** Work required **
Pull out each line in the items below that contains the string "stone". Case matters, so only lines where it appears in exactly those letters count.

★ ★ ★ ★ ★ ★ ★

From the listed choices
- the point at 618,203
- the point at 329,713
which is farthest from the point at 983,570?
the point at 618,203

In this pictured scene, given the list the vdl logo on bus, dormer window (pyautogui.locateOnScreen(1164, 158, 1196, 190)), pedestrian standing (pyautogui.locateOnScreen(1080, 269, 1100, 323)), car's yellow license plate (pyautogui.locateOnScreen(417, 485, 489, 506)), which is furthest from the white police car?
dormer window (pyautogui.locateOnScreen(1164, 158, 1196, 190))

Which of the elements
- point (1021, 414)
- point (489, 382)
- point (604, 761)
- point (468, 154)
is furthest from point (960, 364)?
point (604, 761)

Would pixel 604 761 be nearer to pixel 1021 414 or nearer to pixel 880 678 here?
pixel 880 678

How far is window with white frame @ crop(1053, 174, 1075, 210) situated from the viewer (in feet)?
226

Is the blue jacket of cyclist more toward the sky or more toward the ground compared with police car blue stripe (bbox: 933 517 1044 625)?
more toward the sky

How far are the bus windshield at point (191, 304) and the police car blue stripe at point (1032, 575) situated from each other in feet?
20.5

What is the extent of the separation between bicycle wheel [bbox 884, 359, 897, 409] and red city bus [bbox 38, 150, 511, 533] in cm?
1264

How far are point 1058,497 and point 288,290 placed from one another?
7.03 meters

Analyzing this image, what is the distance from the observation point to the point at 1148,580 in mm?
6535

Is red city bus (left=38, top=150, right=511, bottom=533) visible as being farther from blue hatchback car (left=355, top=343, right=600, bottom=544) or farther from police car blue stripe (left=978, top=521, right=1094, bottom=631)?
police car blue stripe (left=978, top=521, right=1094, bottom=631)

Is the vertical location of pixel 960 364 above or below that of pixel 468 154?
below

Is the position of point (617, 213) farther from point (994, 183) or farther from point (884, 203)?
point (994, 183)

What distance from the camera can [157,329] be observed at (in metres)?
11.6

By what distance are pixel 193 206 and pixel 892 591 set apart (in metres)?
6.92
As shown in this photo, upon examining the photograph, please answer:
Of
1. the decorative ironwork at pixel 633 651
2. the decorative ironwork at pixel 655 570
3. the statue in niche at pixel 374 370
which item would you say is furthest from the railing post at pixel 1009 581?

★ ★ ★ ★ ★ ★ ★

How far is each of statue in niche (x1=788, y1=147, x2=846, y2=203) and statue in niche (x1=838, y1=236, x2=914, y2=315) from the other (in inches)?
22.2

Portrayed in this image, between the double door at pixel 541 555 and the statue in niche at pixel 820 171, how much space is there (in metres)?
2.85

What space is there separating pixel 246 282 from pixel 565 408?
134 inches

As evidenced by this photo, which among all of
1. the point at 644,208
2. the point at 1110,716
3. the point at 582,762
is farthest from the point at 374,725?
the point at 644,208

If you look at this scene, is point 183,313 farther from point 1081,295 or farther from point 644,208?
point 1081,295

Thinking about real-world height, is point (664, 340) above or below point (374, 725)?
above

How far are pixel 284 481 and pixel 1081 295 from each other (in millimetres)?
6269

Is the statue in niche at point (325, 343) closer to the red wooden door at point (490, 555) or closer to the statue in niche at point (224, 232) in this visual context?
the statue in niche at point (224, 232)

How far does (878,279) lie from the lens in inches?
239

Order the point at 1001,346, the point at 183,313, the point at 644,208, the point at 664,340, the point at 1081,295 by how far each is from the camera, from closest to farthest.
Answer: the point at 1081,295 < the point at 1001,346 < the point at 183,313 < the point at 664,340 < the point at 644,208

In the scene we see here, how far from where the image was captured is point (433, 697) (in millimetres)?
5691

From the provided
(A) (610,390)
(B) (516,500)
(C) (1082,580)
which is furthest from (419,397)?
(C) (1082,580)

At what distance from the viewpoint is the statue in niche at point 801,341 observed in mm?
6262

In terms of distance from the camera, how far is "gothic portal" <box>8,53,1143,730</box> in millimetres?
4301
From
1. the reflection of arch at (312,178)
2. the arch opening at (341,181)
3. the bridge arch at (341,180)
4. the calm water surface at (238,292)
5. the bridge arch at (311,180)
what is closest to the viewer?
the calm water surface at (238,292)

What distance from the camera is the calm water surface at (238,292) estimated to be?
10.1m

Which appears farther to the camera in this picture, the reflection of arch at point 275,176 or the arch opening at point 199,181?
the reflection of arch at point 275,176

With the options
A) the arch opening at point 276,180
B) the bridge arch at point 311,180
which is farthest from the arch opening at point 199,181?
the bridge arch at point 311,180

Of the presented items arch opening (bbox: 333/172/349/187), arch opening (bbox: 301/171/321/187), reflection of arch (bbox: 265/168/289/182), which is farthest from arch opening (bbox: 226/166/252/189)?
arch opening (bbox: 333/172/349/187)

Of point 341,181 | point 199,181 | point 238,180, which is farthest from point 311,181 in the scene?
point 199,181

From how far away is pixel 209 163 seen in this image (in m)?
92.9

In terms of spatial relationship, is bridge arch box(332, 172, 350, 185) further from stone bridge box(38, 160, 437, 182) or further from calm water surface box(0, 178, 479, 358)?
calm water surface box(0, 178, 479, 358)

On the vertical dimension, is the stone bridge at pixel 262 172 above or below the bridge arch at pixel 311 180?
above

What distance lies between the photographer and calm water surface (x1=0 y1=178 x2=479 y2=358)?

★ ★ ★ ★ ★ ★ ★

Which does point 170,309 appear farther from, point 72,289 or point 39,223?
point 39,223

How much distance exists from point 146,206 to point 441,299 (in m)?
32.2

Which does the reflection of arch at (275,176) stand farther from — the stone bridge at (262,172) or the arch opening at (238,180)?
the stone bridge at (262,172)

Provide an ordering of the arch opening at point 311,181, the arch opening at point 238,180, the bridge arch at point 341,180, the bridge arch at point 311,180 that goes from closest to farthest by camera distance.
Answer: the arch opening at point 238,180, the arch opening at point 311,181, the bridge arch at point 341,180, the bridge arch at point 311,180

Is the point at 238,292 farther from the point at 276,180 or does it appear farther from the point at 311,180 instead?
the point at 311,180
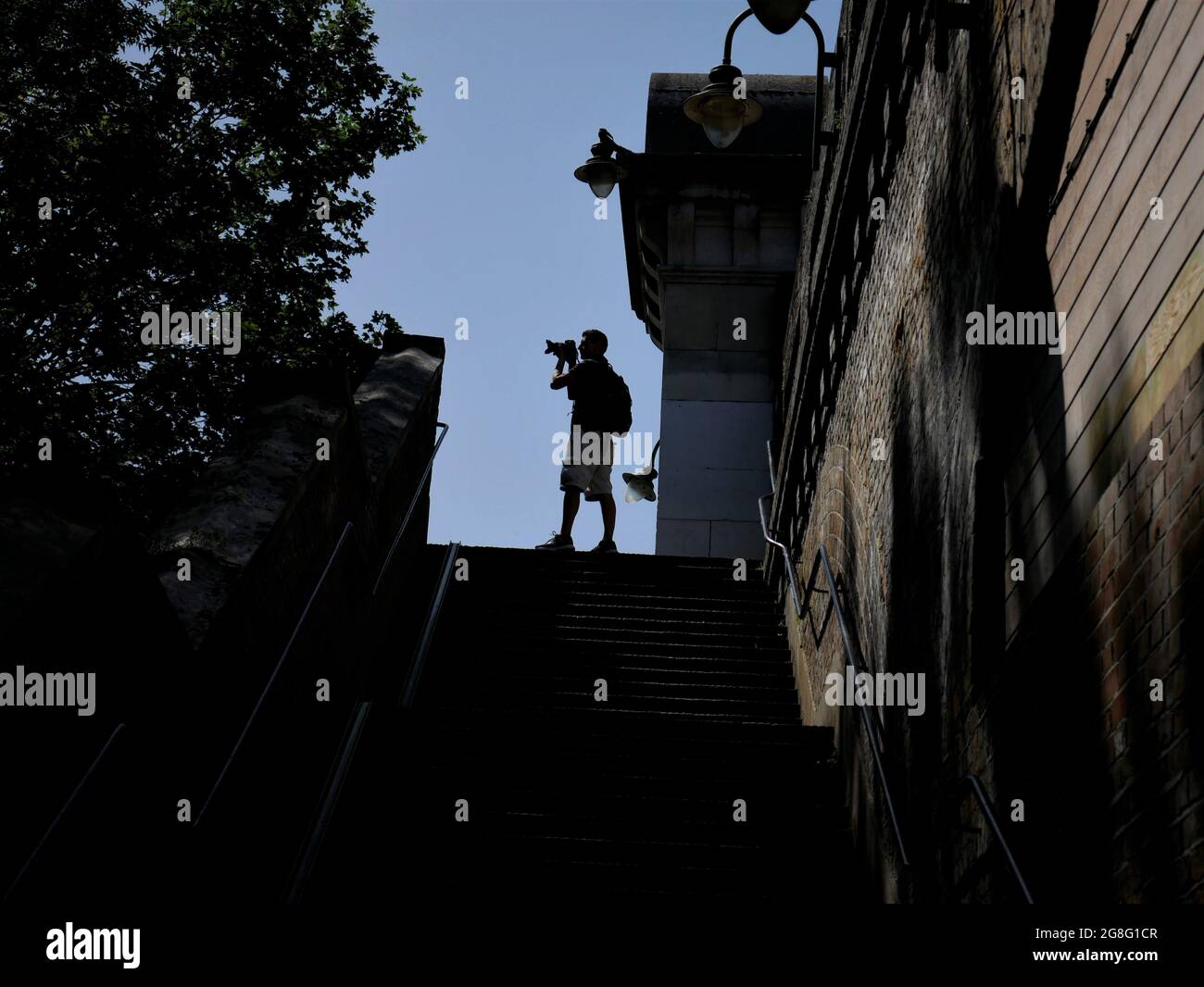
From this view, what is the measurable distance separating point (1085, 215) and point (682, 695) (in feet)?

★ ★ ★ ★ ★ ★ ★

** Completed exercise **
In terms of spatial relationship, is bridge arch box(332, 172, 350, 185) further from stone bridge box(38, 160, 437, 182) or further from calm water surface box(0, 178, 479, 358)?
On the vertical dimension, is the stone bridge at pixel 262 172 above or below the bridge arch at pixel 311 180?
Which does the reflection of arch at (275,176) stand farther from — the stone bridge at (262,172) or the arch opening at (238,180)?
the stone bridge at (262,172)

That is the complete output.